Em contagem regressiva para Milão-Cortina 2026, o Brasil vive a sua melhor fase nos esportes de inverno, com expectativa de bater recordes de delegação e buscar a primeira medalha histórica. O cenário é ainda pouco conhecido no país tropical, mas ganha fôlego entre atletas e torcedores.
Pat Burgener inicia passagem pelo Brasil no snowboard, visando ampliar a presença brasileira na modalidade. Nicole Silveira aparece como uma das grandes esperanças de medalha no skeleton, disciplina de maior velocidade e desafio técnico.
Modalidades em foco
Esqui alpino e cross-country ganham destaque, com Lucas Pinheiro Braathen disputando slalom e slalom gigante after vencer na Copa do Mundo da Finlândia. O Brasil já assegura três vagas no cross-country, modalidade de resistência que usa bastões para percorrer longas distâncias.

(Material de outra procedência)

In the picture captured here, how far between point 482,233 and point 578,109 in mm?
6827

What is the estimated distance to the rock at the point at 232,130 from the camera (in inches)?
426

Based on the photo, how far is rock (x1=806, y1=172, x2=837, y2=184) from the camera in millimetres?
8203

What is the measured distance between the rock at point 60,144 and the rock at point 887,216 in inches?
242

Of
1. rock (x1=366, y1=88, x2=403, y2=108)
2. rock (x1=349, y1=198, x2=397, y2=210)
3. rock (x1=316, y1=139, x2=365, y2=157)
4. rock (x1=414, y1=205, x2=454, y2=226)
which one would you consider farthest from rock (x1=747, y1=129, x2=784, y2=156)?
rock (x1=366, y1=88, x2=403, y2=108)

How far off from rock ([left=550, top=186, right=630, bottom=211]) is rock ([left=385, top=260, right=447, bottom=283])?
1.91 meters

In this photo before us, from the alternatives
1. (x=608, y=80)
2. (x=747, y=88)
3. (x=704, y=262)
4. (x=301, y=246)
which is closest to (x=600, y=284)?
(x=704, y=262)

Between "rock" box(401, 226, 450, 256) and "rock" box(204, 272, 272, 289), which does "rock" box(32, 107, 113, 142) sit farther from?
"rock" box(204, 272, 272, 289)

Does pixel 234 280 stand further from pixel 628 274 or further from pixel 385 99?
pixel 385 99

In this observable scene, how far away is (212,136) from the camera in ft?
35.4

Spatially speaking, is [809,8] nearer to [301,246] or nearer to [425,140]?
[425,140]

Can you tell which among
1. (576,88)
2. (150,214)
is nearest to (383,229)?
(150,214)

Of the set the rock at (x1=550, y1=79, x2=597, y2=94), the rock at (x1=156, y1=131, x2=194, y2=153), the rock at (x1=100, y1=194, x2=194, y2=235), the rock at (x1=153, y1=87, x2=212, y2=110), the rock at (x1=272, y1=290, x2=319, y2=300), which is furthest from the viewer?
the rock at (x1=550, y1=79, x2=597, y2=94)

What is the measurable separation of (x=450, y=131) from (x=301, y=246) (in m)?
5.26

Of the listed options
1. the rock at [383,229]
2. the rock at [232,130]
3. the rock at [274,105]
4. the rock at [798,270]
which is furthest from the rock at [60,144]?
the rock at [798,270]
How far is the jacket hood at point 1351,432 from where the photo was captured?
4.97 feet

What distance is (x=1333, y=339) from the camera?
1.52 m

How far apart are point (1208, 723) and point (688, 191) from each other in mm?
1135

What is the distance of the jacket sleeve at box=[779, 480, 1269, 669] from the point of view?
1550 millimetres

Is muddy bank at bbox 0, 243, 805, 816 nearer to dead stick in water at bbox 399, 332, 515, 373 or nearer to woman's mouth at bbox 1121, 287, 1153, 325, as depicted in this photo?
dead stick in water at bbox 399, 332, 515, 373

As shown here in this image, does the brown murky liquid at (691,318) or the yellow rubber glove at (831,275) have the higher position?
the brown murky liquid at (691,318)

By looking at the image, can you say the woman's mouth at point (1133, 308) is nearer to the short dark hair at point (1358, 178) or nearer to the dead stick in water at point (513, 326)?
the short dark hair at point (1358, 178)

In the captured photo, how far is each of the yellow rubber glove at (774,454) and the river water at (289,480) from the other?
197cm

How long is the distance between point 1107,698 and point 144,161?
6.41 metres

No skeleton, Silveira busca o pódio em Milão-Cortina. Além disso, o país também tem interesse no bobsled, disputado em duplas ou quartetos, com treinamentos voltados a descer pistas de gelo com o menor tempo possível. O biatlo, que combina esqui cross-country e tiro, aparece como outra possibilidade de evolução competitiva.
Todas as informações apontam para uma atuação brasileira mais estruturada, com foco em resultados verificáveis e sem intervenções subjetivas, mantendo o tom informativo e neutro.